RAM stands for Repeat-After-Me. It's a python script that can interpolate your audios with blanks that let you do repeat-after practice for language learning purposes. You can specify the difficulty level of the generated audio. The easier the level, the shorter the segments, the longer the blanks and the lower the playing speed. And it supports a high range of languages thanks to the silero-vad project.
Use the audio from Professor Brian Harvey talking about cheating in class as an example:
Clone this repo:
$ git clone https://github.com/ZhengHe-MD/ram.git
Install Python dependencies:
# step out of ram directory to go through usages.
$ cd ram && pip install -r requirements.txt && cd ..

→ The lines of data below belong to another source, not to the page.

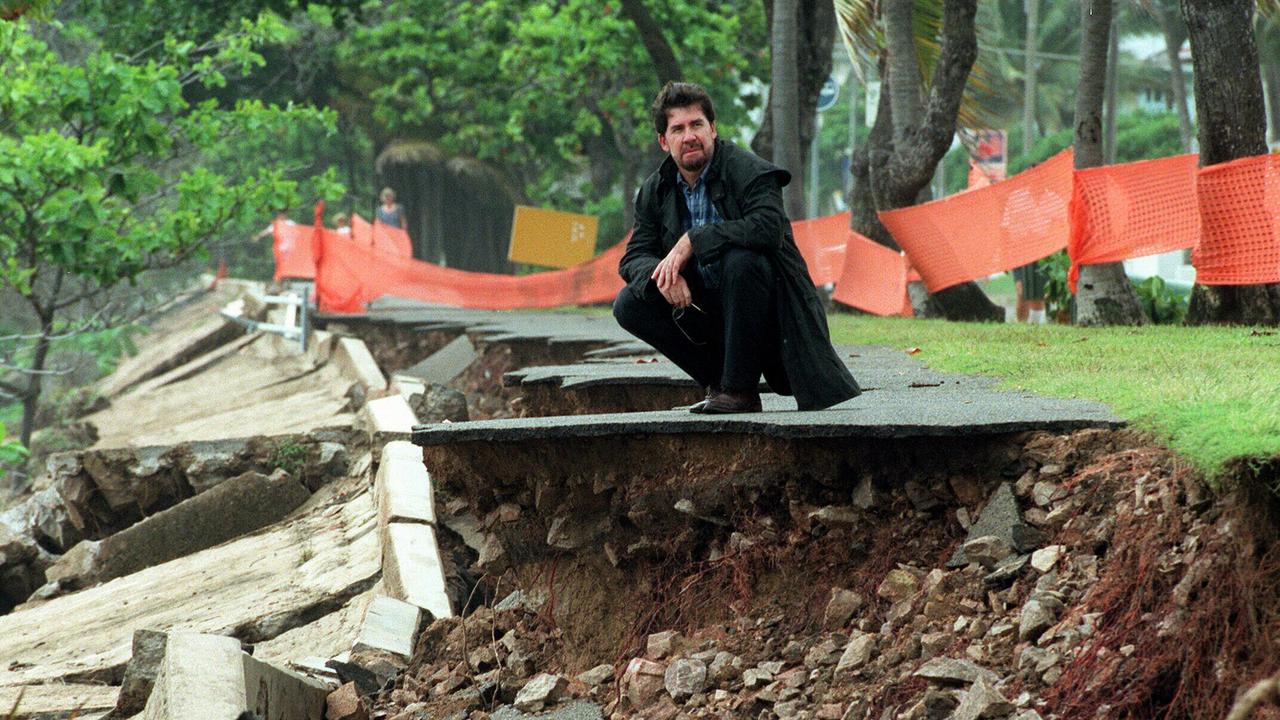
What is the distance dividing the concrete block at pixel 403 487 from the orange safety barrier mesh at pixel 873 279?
30.7 feet

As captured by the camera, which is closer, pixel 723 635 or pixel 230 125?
pixel 723 635

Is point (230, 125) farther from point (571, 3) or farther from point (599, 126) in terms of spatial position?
point (599, 126)

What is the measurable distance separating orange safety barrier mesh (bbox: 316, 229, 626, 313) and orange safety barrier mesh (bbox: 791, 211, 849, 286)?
2.47 metres

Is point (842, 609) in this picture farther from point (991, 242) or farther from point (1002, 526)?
point (991, 242)

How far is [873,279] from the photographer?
17.4 m

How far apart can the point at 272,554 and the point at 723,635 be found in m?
3.55

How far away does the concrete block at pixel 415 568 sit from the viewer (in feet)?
20.3

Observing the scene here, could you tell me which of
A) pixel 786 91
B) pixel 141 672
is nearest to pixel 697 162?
pixel 141 672

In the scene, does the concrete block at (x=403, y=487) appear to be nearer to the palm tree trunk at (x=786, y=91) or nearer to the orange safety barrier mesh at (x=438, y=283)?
the palm tree trunk at (x=786, y=91)

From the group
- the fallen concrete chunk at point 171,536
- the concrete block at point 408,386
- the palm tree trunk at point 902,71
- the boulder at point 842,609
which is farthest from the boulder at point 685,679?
the palm tree trunk at point 902,71

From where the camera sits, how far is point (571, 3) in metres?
24.0

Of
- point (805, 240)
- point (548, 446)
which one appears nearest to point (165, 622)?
point (548, 446)

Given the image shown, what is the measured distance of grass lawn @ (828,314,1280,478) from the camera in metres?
4.21

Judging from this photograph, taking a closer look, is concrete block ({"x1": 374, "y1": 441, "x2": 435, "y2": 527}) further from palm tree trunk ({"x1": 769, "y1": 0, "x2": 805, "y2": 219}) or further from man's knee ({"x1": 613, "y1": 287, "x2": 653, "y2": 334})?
palm tree trunk ({"x1": 769, "y1": 0, "x2": 805, "y2": 219})
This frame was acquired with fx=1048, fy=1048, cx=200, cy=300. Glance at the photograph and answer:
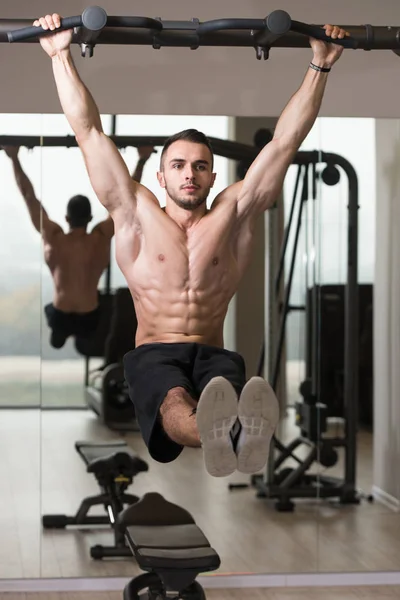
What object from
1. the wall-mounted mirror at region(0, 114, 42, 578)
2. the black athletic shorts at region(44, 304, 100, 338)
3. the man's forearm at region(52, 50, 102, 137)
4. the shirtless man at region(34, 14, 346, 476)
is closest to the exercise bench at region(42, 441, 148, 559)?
the wall-mounted mirror at region(0, 114, 42, 578)

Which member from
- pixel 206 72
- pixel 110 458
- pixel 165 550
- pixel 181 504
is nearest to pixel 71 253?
pixel 110 458

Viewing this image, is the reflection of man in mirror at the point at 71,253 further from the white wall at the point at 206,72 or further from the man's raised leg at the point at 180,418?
the man's raised leg at the point at 180,418

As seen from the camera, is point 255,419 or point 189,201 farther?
point 189,201

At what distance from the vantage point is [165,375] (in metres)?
3.22

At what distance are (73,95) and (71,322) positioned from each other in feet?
6.81

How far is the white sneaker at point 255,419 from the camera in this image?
2873 millimetres

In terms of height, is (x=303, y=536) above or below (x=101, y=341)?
below

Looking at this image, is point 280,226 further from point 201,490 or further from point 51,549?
point 51,549

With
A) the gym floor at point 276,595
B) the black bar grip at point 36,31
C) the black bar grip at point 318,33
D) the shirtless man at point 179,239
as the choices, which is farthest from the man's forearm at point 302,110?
the gym floor at point 276,595

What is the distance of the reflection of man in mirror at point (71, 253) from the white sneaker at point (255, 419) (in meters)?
2.40

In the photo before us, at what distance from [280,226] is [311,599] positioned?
1850 mm

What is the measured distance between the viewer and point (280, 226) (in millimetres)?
5316

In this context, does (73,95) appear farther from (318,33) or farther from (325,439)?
(325,439)

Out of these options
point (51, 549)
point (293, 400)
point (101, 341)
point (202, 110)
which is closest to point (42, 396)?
point (101, 341)
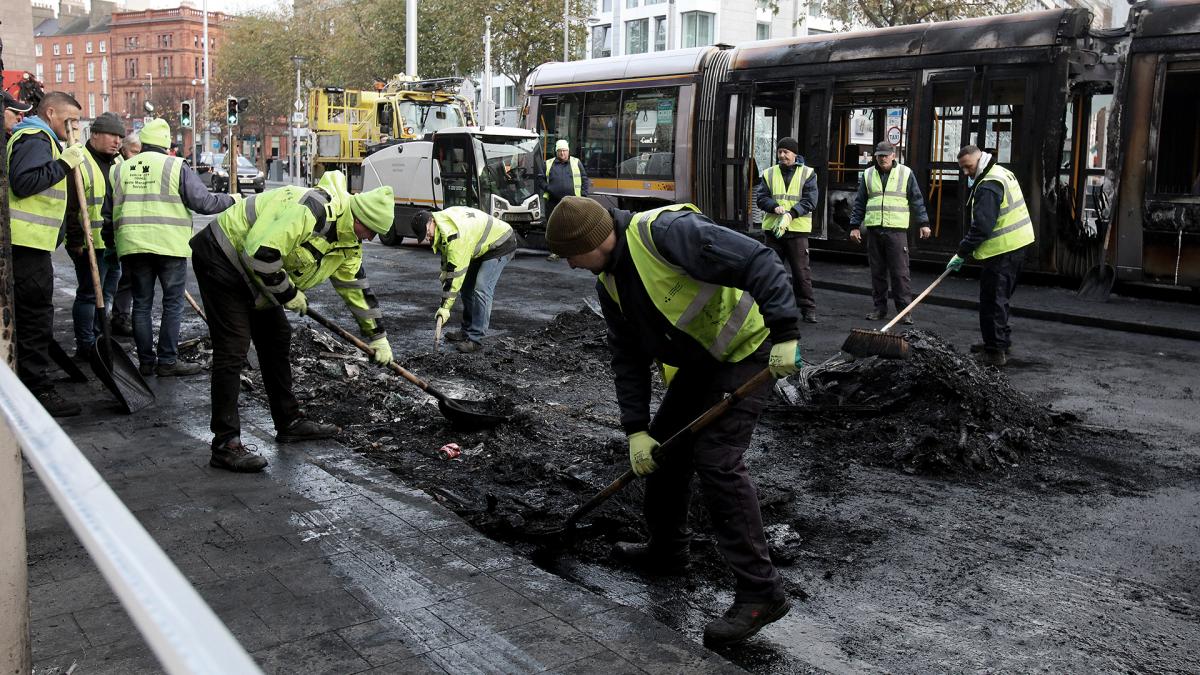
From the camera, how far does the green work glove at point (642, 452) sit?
3891 millimetres

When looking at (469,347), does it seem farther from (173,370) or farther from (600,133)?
(600,133)

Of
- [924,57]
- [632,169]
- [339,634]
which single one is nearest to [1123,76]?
[924,57]

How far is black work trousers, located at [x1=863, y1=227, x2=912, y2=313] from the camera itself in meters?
10.9

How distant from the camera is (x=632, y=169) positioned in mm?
18078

Suppose the current directory contains this repo, basic usages are:
# generates out.wav in current directory with difficulty level of easy
$ python ram path/to/audio.wav
# specify the difficulty level
$ python ram path/to/audio.wav --level=hard
# specify the output audio file
$ python ram path/to/audio.wav --level=medium --output-audio ./audio-medium.wav
Checkout full options with the following command:
$ python ram -h
Special thanks should be given to the project silero-vad. RAM is nothing without it.
Can I use other audio formats such as mp3?
Audio decoding and encoding are handled by torchaudio, all supported format are listed here. It's worth noting that .wav support is out of the box, and extra efforts are required if you want to use other formats such as .mp3. Please refer to the torchaudio doc. Another way to walk around this is to use ffmpeg, or any other tools you can find on the internet that can handle conversions between different audio formats. Though it's outside the scope.